## Written request
Exactly and only the lines from the one containing "Given the list" through the close of the entries below are to be set down.

## start Supplied records

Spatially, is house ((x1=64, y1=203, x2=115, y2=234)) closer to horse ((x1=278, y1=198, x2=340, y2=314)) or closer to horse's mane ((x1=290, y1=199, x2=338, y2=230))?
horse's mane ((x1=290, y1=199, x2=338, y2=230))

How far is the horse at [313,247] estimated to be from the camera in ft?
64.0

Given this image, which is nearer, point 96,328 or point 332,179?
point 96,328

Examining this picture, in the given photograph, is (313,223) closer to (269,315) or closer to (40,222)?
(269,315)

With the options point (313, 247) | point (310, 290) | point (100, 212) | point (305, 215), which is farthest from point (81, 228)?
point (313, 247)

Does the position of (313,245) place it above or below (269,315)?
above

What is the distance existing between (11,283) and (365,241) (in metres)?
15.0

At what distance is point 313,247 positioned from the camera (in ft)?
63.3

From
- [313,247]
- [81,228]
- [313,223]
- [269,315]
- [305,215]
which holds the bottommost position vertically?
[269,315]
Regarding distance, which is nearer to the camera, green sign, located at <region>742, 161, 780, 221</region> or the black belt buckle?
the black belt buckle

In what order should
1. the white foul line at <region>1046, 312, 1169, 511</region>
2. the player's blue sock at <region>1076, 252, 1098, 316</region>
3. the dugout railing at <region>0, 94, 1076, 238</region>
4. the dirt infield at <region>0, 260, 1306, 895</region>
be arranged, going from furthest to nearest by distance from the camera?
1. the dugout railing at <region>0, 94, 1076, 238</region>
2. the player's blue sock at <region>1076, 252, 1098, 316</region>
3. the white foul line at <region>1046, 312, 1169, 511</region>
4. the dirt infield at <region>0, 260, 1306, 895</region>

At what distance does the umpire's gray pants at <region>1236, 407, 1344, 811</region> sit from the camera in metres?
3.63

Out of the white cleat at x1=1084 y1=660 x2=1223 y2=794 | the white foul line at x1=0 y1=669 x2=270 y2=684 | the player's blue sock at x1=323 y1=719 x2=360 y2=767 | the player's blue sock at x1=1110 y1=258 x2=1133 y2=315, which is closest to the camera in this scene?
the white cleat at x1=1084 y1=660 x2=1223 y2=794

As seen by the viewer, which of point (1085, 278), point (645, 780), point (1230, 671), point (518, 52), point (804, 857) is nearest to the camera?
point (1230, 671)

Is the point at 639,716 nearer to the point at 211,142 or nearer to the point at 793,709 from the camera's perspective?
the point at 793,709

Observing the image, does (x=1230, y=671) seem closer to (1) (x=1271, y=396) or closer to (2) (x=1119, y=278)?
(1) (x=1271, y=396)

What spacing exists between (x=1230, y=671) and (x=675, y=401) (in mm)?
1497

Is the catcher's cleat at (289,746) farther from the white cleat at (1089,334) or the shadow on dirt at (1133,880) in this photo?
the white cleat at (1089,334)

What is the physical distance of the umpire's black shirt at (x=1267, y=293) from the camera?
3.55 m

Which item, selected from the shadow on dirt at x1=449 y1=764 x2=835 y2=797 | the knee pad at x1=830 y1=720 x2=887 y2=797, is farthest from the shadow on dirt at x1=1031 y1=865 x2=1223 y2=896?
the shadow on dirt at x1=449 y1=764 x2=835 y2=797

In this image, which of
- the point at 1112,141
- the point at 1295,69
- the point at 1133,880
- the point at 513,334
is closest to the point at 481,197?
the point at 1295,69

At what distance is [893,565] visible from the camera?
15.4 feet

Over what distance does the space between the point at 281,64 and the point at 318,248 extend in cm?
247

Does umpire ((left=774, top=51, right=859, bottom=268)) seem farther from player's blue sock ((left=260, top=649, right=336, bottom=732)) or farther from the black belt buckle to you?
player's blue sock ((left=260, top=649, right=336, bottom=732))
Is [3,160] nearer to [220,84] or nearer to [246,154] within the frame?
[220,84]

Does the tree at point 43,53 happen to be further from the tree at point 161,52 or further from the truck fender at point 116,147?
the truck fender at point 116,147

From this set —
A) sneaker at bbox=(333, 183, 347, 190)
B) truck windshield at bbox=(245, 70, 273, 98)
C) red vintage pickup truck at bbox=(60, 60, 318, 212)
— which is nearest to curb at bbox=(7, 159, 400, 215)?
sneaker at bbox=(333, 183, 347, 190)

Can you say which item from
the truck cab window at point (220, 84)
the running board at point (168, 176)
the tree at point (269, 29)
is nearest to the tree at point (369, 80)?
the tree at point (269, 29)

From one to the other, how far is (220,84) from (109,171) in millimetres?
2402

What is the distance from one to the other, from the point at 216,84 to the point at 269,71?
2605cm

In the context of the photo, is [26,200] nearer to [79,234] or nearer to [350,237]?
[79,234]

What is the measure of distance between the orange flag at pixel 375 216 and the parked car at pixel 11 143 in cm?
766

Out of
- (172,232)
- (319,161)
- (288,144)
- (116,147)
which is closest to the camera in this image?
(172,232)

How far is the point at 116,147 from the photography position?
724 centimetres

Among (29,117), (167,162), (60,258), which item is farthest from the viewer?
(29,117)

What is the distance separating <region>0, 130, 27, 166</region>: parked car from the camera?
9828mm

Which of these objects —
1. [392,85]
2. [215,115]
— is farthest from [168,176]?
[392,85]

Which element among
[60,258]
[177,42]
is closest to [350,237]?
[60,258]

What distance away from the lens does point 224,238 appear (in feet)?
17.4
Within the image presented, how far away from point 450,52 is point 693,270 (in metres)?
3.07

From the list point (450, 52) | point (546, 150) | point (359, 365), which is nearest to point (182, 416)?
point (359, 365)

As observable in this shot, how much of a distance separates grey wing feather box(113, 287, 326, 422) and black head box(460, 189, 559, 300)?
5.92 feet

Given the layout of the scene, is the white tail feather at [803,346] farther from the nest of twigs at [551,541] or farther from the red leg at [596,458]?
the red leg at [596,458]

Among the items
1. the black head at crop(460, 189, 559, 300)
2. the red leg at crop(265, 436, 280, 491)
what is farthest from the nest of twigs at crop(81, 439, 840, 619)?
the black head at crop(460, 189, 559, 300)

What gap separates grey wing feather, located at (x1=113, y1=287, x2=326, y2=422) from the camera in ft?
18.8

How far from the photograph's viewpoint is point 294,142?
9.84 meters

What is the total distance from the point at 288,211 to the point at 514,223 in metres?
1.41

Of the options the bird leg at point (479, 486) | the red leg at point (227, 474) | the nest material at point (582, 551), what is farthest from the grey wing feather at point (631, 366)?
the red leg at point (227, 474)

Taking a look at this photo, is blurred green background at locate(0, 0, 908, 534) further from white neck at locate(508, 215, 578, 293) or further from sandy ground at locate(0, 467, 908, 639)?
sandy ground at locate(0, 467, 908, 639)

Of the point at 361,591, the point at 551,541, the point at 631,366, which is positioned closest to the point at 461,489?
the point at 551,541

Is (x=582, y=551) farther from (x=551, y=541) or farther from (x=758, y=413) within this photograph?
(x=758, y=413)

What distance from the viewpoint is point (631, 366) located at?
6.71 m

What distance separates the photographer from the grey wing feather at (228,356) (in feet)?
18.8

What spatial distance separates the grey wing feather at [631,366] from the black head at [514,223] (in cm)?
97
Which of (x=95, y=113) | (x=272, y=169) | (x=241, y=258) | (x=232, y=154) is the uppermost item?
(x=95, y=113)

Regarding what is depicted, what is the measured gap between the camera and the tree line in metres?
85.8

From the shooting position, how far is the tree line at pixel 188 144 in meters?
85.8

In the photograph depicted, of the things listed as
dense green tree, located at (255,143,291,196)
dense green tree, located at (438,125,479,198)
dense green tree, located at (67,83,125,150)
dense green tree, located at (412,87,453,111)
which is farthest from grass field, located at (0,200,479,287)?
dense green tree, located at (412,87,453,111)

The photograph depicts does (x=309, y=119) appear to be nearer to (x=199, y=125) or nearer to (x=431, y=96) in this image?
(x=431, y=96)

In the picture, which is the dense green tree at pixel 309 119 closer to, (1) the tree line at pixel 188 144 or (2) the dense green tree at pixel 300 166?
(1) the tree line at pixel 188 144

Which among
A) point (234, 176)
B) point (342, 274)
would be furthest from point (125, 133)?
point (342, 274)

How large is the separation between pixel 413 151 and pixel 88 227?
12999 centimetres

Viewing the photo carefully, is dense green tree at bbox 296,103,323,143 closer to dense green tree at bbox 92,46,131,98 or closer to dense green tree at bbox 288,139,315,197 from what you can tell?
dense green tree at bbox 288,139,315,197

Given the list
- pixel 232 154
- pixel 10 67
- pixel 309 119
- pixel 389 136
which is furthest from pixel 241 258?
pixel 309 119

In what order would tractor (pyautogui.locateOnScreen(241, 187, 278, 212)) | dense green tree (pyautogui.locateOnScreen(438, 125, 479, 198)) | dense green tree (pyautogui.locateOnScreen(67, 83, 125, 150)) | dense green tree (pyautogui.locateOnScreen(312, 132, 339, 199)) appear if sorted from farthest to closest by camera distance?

## end Supplied records

## Full solution
Given the list
- pixel 232 154
- pixel 10 67
- pixel 309 119
- pixel 389 136
which is furthest from pixel 241 258?
pixel 309 119

In what order would tractor (pyautogui.locateOnScreen(241, 187, 278, 212)) | dense green tree (pyautogui.locateOnScreen(438, 125, 479, 198)) | dense green tree (pyautogui.locateOnScreen(67, 83, 125, 150)) | dense green tree (pyautogui.locateOnScreen(312, 132, 339, 199)) appear if sorted from farthest to closest by camera distance?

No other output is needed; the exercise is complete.